> Exercise instructions
Report every line of the records that contains the string "centimetres". Case counts.

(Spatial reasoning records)
════════════════════

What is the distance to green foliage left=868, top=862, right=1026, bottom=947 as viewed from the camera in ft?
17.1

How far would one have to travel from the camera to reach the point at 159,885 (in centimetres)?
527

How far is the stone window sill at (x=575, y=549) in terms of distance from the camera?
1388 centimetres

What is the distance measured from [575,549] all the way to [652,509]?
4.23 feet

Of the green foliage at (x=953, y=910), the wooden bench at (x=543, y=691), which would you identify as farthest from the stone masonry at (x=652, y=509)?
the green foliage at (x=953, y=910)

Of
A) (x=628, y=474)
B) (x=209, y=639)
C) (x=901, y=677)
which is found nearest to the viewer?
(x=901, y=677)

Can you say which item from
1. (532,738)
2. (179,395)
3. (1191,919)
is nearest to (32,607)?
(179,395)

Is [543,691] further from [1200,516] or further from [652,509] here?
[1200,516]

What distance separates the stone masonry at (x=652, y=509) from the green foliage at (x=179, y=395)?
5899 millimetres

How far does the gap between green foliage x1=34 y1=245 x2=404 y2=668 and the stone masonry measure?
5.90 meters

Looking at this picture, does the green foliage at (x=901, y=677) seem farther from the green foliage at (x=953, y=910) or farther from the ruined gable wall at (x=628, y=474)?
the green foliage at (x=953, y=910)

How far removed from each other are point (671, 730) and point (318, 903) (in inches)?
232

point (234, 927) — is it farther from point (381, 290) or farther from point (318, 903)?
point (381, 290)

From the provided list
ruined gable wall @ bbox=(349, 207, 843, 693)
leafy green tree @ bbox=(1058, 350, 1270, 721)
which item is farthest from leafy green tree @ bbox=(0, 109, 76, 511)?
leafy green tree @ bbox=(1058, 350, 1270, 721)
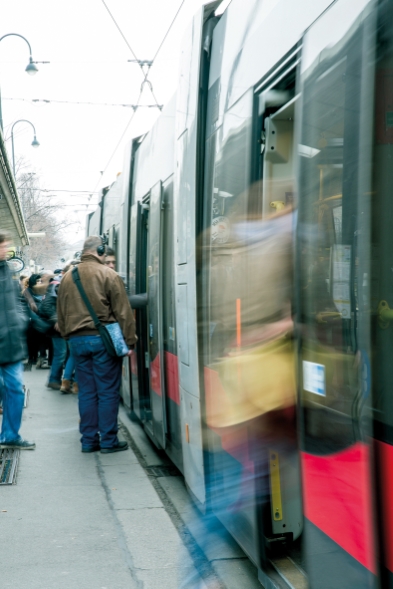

════════════════════

> Final answer
How far would one have to travel from the camera to reach the point at 159,885 (in centimetres)?
1388 centimetres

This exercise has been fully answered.